SOURCE EXTRACT -
-- Opening Marker --
Another Neil album that was in heavy rotation and filled the air both in the house and the apartment, was “Neil Diamond – Jonathan Livingston Seagull”. Now, as I understand it, no one was happy with this project behind the scenes, Neil, the author of the book it was based on, and least of all the public that saw the movie… but the soundtrack was great. This was the epitome of the 70’s and it reminds me of my dad and his zodiac chain and the Concept Therapy group that my folks were into. The album has a very flowing and mellow sound with vocals and admittedly a bit of orchestration, but very light. The movie was the story of, you guessed it, a seagull.

I had to put this in here from the Wiki, the track listing sort of says it all.

Title Liner Notes
1 Prologue And here begins our story – the sky, the sea, the flock.
2 Be Introduction of Jonathan – his flight and fall.
3 Flight Of The Gull Jonathan is carried to the heights of ambition, and to near catastrophe.
4 Dear Father Battered, and near death, Jonathan asks for reasons.
5 Skybird Returning home to show what he has learned, his acrobatics only serve to anger the flock elders. He is put on trial, and forever…outcast.
6 Lonely Looking Sky Alone and adrift.
7 The Odyssey [Be – Lonely Looking Sky – Dear Father] And so begins a journey, an odyssey, a test of the spirit.
8 Anthem “Transcend, purify, glorious.”
9 Be Jonathan returns to teach the flock.
10 Skybird The lesson
11 Dear Father Rebuked again by the elders, Jonathan attempts to rally the flock.
12 Be Recapitulation and farewell to Fletcher

Dad would listen to this and as he was coming in and out of the room the stereo was in he would join in with the song and then fade out as he left the room and returned to whatever he was doing. When we would go sailing sometimes on Diamond lake he would point to a lake gull flying over the mast and tell me it was Jonathan. The songs are very soaring and anthem-ish and it has always stuck with me.

Another favorite of his was the song “Forever In Blue Jeans” off of Neil’s “You Don’t Bring Me Flowers” album. Neil had gone too soft for me by then, but dad still dug him and loved his duet with Barbara Streisand and all, but “Forever In Blue Jeans” was his jam. He would stop what he was doing when he heard it and do a little dance to it in the living room. He would sing it in his deepest barrione voice and it was comical, but endearing. Dad bought his blue jeans from K-mart and they never fit right, making it especially poignant.
-- Closing Marker --
SUPPLIED DATA -
-- Opening Marker --
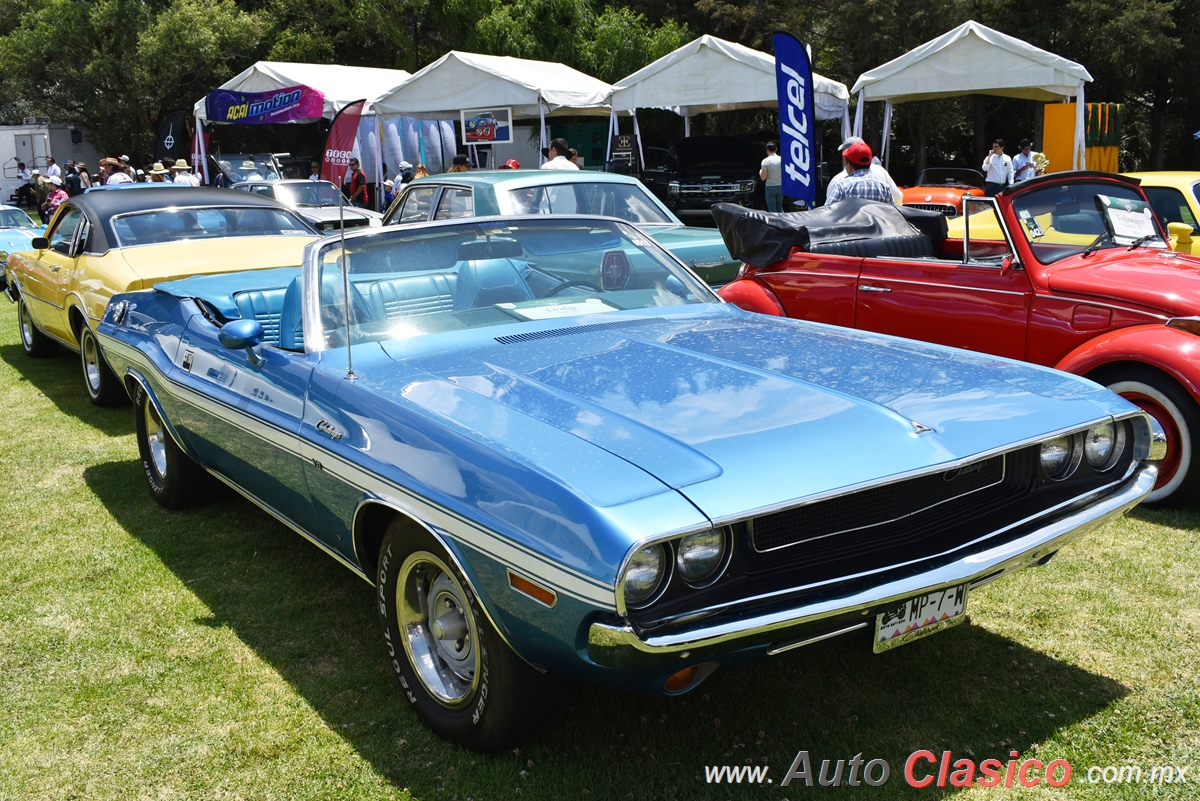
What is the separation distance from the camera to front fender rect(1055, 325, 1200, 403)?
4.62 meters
-- Closing Marker --
-- Opening Marker --
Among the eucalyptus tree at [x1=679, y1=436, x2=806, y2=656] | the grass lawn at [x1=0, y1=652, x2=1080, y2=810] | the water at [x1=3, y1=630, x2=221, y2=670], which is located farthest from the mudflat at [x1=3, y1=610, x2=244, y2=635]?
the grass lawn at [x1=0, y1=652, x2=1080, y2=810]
-- Closing Marker --
-- Opening Marker --
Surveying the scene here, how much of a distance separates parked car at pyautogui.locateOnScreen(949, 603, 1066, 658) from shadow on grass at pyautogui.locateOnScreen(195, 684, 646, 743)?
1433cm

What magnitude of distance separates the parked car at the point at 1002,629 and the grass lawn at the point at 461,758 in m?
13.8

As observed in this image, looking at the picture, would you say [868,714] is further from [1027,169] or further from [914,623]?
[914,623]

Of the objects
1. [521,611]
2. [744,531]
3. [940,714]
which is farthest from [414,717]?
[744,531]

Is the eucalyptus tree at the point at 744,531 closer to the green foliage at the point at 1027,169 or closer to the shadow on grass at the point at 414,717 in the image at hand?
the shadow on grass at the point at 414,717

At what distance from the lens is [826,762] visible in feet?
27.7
-- Closing Marker --
WHAT YOU NEED TO DO -
A – In the passage about the Neil Diamond albums, where did the family sometimes go sailing?
B – Carry on the passage about the Neil Diamond albums from its last sentence.
You can set aside the lines above.

SOLVED PROBLEMS -
A – On Diamond lake.

B –
When “The Jazz Singer” movie came out we saw it at the theater. Neil was no actor, but some of the soundtrack was awesome. This was the last and latest in his career Neil Diamond album I ever purchased.

Eventually I got dad’s Neil albums when he passed and I kept them until I started selling all my vinyl to convert to CD.

Years later, while working for UW Hospital in 2005, they announced that they had tickets to Neil Diamond’s concert at the Coliseum. FREE! How could I not go?


The concert turned out to be great of course. Our seats were way way way up, but that year Neil toured with a revolving stage and was all over it and quite the showman, in reality there was not a bad seat in the house. He did tons of favorites and the crowd was on fire, singing to everything and really digging it. It was awesome. Even the slow ones were amazing. The guy can really perform.


His voice all these years later… still strong.

Lastly, I think my dad bore a bit of a resemblance to Neil. Maybe I am the only one that sees it, but I bet dad would have loved the comparison. Maybe it was just the thinning hair.


I will always thank both mom and dad for making Neil a part of my life.

and thanks for all the great music Neil!